Simple idea, but difficult to execute
Although the idea sounds simple, its execution has been anything but. First, Vogel identified half-a-dozen high-technology Taiwanese manufacturers and negotiated to be their sole distribution channel in the United States. "Our profile for our strategic partners is rigorous," says Vogel. "They must be ISO-9000 certified and a self-contained business from R&D through manufacturing. They must also have a successful track record at selling their products globally, and they have to want branding in the United States."
Having assembled a talented and experienced core of personnel for his new company, funded by first-round venture capital, Vogel is proceeding with the second phase of his plan. Each of his six Taiwanese strategic partners is having a separate brand created for Straightline that is likely to appeal to the U.S. contractor market. The Taiwanese products are then being sold directly to contractors via the Internet under their new names.
"We're starting out with datacom products," states Vogel, "but we expect eventually to add security and alarm, and electrical and cable-TV products. The common factor in all of these industries is that they share a common contractor profile."
The distributor's Website is already up (www.straightlinesupply.com), although Vogel says it won't be fully operational until November. The company also maintains a 20,000-sq-ft stocking facility in Camarillo, CA.
Practical questions arise
Several questions immediately arise: How do you make money with this kind of arrangement? How do you get the word out to contractors about your new product lines? Are the products themselves of high technical quality and standards-compliant? And, perhaps the most explosive question of all: How are bricks-and-mortar voice/data distributors likely to react to an online distributor?
Vogel is a careful businessman, and he has well-thought-out answers to each question. He says, for instance, that online distribution offers an "excellent profit model." The conventional selling cycle for an overseas manufacturer includes markups by the original equipment manufacturer (OEM) private-labeling the product, the distributor stocking it, as well as the manufacturer itself. "That's a 3x model," Vogel explains, "and so the price to the user is higher. If you leave out the OEM and distributor, you go from manufacturer through Straightline to the end user, a 1x pricing model. With this model, you can offer 30% to 50% savings to the contractor while still generating high profit for the manufacturer and Straightline."
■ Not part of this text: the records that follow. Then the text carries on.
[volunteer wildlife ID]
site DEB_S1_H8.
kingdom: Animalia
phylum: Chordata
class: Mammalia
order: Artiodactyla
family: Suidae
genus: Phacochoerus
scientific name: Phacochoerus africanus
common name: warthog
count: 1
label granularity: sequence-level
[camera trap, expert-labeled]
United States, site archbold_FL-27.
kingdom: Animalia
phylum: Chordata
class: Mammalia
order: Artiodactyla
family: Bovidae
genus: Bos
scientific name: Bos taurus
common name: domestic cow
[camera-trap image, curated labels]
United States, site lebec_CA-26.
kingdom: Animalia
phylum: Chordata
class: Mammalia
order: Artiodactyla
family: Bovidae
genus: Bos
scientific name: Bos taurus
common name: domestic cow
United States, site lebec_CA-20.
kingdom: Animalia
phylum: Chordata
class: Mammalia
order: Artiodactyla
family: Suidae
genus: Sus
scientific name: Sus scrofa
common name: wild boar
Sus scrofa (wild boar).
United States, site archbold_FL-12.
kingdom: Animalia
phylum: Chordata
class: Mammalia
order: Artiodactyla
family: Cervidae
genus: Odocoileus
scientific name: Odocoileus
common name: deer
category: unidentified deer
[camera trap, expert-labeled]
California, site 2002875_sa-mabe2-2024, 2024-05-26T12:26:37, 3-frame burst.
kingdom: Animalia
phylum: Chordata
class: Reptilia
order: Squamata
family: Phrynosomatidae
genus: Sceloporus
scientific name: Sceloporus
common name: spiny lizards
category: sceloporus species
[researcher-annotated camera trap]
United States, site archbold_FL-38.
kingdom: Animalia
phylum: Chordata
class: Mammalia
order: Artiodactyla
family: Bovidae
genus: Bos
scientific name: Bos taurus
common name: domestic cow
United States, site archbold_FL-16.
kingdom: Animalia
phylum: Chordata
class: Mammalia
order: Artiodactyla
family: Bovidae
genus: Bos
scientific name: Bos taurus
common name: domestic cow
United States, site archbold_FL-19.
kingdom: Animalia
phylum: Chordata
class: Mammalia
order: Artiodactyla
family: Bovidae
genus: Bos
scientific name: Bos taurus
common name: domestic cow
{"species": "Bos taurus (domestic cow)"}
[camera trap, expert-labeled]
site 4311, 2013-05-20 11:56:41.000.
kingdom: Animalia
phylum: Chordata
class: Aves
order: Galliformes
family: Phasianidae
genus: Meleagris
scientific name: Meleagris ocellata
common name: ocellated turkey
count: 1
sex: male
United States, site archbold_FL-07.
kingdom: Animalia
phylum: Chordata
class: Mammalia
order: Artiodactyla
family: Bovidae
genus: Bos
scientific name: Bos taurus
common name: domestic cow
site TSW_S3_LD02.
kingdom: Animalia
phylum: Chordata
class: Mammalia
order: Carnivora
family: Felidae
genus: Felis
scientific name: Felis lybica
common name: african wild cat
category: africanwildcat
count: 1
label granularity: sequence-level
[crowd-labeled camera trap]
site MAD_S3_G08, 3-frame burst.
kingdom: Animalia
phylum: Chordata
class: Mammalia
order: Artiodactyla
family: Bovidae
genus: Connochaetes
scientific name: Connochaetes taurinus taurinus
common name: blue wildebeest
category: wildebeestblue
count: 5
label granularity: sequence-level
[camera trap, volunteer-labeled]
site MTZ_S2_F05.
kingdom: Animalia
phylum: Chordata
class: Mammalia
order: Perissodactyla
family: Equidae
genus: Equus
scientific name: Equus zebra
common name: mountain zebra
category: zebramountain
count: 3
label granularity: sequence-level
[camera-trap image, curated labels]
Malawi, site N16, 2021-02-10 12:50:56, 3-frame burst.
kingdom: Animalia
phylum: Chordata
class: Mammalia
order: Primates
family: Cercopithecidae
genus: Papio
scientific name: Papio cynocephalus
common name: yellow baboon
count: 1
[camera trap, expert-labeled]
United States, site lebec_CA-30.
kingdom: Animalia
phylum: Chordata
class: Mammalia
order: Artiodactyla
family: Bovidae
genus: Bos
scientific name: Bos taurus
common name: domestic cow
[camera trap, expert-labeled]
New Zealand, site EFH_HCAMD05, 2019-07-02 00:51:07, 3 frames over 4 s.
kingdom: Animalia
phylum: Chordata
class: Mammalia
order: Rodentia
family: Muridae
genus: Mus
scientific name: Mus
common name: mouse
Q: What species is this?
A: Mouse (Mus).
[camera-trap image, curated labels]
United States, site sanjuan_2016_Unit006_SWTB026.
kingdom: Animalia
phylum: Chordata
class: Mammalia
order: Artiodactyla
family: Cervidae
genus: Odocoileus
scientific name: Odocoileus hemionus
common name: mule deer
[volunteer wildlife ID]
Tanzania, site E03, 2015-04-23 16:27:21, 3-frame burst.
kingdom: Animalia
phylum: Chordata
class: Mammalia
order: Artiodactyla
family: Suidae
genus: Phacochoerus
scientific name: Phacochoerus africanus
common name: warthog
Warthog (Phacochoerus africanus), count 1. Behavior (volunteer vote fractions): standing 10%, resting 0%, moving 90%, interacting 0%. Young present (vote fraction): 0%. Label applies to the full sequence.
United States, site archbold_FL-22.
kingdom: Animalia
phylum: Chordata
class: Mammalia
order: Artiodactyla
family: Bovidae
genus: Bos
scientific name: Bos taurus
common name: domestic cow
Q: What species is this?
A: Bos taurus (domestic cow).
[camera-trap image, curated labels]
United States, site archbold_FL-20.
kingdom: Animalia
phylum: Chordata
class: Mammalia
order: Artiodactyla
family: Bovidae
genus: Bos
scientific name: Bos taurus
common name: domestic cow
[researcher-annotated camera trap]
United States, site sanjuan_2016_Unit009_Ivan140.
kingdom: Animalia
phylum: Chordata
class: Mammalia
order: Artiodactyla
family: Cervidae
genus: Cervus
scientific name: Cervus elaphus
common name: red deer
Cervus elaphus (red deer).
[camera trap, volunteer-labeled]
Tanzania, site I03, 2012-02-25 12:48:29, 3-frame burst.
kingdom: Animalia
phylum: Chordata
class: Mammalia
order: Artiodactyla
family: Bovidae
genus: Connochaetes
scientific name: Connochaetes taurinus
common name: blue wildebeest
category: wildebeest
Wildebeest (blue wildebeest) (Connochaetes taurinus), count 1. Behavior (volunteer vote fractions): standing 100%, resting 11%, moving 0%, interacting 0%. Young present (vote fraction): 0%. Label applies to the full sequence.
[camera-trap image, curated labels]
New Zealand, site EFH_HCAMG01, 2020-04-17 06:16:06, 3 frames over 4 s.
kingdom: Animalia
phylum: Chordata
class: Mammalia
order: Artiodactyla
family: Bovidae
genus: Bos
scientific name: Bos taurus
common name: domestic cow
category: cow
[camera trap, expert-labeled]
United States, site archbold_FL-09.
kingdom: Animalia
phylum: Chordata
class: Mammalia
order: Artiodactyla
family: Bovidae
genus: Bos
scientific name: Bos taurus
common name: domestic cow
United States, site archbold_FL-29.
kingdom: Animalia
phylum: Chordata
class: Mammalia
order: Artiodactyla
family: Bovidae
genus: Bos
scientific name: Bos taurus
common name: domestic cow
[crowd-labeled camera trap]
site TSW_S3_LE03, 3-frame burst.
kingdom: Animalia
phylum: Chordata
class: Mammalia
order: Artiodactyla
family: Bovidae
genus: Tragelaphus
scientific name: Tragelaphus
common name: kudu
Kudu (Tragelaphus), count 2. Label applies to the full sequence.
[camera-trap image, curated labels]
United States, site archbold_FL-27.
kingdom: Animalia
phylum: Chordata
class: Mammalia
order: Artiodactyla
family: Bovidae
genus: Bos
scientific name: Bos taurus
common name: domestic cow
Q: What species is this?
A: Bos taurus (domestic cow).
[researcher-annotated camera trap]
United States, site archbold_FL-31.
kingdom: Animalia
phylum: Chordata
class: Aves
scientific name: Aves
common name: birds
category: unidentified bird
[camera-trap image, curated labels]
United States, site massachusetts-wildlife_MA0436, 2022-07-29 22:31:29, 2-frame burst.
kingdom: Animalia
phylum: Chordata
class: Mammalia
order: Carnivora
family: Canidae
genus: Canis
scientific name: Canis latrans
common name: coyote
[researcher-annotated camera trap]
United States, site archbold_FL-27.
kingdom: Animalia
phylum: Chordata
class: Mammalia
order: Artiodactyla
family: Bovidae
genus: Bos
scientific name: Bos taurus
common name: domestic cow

Straightline Supply is launching significant but concentrated advertising campaigns using the trade magazines and trade shows serving the niche markets in which it is interested. The narrow focus of these specialized markets is, in itself, a significant factor in keeping down marketing overhead.
As for product quality and standards-compliance, Vogel points out that 95% of these Taiwanese connectors are already sold in the United States under private-labeling arrangements with OEMs, so the manufacturers are well-aware of American quality standards. Straightline is also working with ETL Laboratories to have the company's products performance-tested by a third-party organization.
And finally, Vogel says that, although six product lines initially will not be a broad offering, Straightline Supply will supplement its overseas commitments with partnering agreements in the United States. He will be able to undertake this partnering because many manufacturers in this country have begun to feel disenfranchised by the major voice/data distributors.
Existing distribution exclusionary?
"The large distributors have made a commitment to selectivity with programs like Levels and VIP," he adds. "This has angered many manufacturers. An alternative distribution channel is bound to open up for these excluded companies."
Vogel expects his relationship with the large bricks-and-mortar distributors to be hostile, but he doesn't seem worried. "I met with 32 Taiwanese companies in Taiwan last week," he states. "They want to do what the Japanese did in this country in the 1960s. They have great products, but they don't have the wherewithal to market them in the United States."
That is where Straightline Supply comes in. Vogel admits that he can afford to be open about his methods and plans, because, although his idea is simple in outline, it is also difficult to execute. But Vogel and his team are nothing if not ambitious: "I want to become the Sam Walton of industrial distribution," he laughs.